The Twin Cities' five suburban counties are digging in their heels against the Metropolitan Council, which they say created a long-term transportation plan that essentially ignores suburban and rural needs.
At a meeting Monday, leaders from the five counties presented a rare joint response to a new Met Council transport plan, flexing their collective muscle before the council's top leader.
The regional planning agency put together the plan as a way to set goals and allocate federal funds for highway and other transportation projects over the next 25 years.
But the strictly suburban counties — Anoka, Carver, Dakota, Scott and Washington — say their pleas haven't been taken seriously. And as a result, they say, the plan focuses on transit and nonmotorized transportation without paying enough attention to highways and freight, which they count as their lifeblood.
"It seems like they don't hear us," said Carver County Board Chair Gayle Degler.

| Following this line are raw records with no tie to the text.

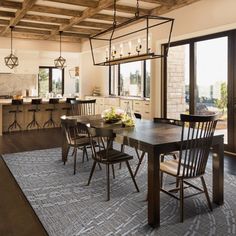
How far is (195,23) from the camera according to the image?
537 centimetres

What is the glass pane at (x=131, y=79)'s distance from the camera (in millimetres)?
8416

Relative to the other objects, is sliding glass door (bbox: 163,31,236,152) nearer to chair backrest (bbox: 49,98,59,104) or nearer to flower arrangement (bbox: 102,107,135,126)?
flower arrangement (bbox: 102,107,135,126)

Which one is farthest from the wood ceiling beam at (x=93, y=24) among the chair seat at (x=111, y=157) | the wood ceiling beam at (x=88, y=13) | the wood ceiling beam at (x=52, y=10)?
the chair seat at (x=111, y=157)

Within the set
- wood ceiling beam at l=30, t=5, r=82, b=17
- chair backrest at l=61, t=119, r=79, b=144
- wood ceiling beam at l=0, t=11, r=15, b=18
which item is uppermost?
wood ceiling beam at l=0, t=11, r=15, b=18

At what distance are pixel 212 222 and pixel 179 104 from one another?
3970 millimetres

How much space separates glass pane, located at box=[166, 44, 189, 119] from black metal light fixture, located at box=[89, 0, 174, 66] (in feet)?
1.03

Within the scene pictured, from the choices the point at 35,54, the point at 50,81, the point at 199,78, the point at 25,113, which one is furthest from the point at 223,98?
→ the point at 50,81

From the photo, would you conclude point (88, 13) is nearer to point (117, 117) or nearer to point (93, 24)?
point (93, 24)

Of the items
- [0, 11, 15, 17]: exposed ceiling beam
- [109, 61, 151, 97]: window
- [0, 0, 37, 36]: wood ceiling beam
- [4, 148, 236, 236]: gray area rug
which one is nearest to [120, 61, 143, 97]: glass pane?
[109, 61, 151, 97]: window

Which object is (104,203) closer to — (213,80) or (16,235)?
(16,235)

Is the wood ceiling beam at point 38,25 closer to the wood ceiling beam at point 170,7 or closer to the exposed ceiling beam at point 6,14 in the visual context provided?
the exposed ceiling beam at point 6,14

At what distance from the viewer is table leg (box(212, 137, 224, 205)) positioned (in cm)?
297

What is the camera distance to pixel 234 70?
4.88 metres

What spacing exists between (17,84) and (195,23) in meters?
7.70
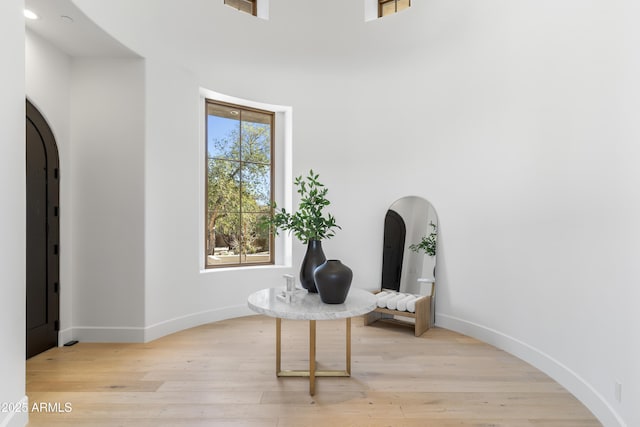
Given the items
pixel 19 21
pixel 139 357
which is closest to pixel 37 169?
pixel 19 21

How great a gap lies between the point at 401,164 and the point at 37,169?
3.46 metres

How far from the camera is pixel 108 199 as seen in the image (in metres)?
3.29

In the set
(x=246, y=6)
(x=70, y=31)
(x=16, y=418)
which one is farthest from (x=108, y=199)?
(x=246, y=6)

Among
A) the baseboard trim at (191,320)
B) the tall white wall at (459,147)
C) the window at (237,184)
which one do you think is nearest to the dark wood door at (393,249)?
the tall white wall at (459,147)

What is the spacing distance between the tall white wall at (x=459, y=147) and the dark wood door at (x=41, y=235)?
28cm

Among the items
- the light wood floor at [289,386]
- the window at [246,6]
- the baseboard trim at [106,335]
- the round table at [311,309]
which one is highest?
the window at [246,6]

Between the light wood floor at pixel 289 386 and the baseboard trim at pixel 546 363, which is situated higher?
the baseboard trim at pixel 546 363

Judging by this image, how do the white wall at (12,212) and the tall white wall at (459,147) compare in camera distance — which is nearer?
the white wall at (12,212)

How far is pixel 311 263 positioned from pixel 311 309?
0.49m

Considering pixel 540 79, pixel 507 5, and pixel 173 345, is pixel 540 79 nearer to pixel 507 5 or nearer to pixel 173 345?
pixel 507 5

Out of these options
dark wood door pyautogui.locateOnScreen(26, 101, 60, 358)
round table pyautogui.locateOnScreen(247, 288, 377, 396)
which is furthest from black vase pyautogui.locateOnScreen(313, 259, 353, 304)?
dark wood door pyautogui.locateOnScreen(26, 101, 60, 358)

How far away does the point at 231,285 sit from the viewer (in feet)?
13.3

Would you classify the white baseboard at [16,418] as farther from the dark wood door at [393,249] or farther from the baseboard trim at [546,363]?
the dark wood door at [393,249]

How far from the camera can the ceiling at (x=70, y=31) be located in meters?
2.47
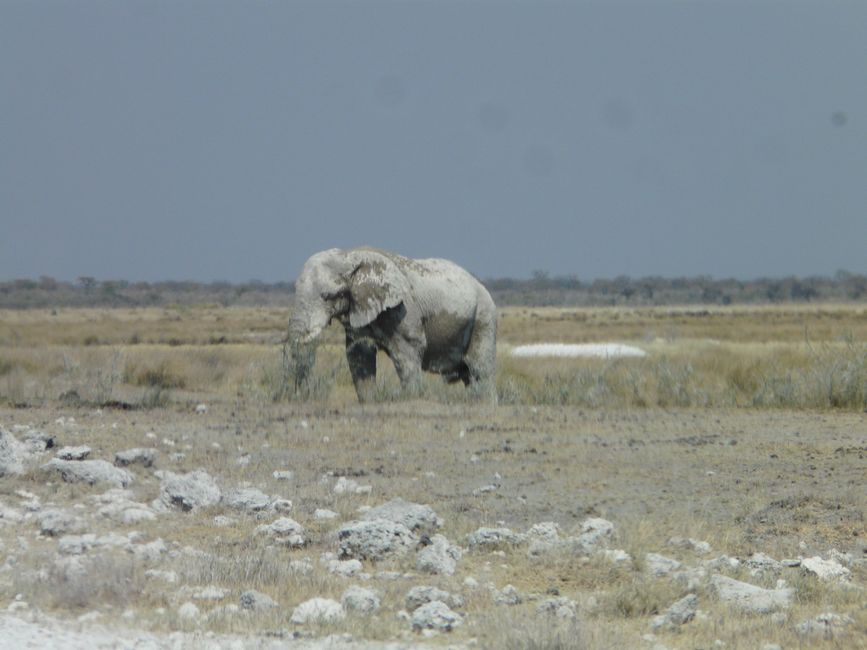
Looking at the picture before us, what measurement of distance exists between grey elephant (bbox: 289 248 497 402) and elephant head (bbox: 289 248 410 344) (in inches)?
0.5

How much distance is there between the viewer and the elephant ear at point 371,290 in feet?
59.8

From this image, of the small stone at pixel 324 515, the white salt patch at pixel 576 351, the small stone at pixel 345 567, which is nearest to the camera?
the small stone at pixel 345 567

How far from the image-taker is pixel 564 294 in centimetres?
13588

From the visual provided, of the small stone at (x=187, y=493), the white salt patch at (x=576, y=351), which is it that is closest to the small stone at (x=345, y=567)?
the small stone at (x=187, y=493)

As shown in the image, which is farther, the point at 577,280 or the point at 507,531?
the point at 577,280

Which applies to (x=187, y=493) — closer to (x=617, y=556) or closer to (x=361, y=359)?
(x=617, y=556)

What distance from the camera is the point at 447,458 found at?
12742 millimetres

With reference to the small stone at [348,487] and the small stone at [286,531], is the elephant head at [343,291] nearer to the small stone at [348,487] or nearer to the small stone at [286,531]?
the small stone at [348,487]

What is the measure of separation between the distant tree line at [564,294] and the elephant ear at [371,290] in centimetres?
9475

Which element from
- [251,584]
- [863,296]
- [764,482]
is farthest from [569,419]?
[863,296]

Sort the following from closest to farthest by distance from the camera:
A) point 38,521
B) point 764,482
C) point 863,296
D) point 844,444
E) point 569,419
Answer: point 38,521 < point 764,482 < point 844,444 < point 569,419 < point 863,296

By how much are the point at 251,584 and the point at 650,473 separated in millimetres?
5271

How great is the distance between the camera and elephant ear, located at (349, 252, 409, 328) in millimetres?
18219

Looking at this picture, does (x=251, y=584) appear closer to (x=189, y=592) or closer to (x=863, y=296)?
(x=189, y=592)
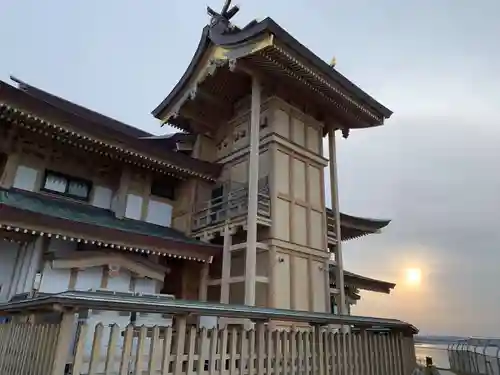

In an opening statement, Scott County Commissioner Jon Ulrich said the counties should've been closely involved as the plan evolved. "Failure to do this has now resulted in a region that is not united," he said. "We are deeply divided."
It was unclear at the end of the meeting whether their pleas accomplished anything.
Met Council Chairwoman Sue Haigh told the commissioners that she wouldn't be able to immediately reply in detail to what the counties laid out, but said the council would come back with a response.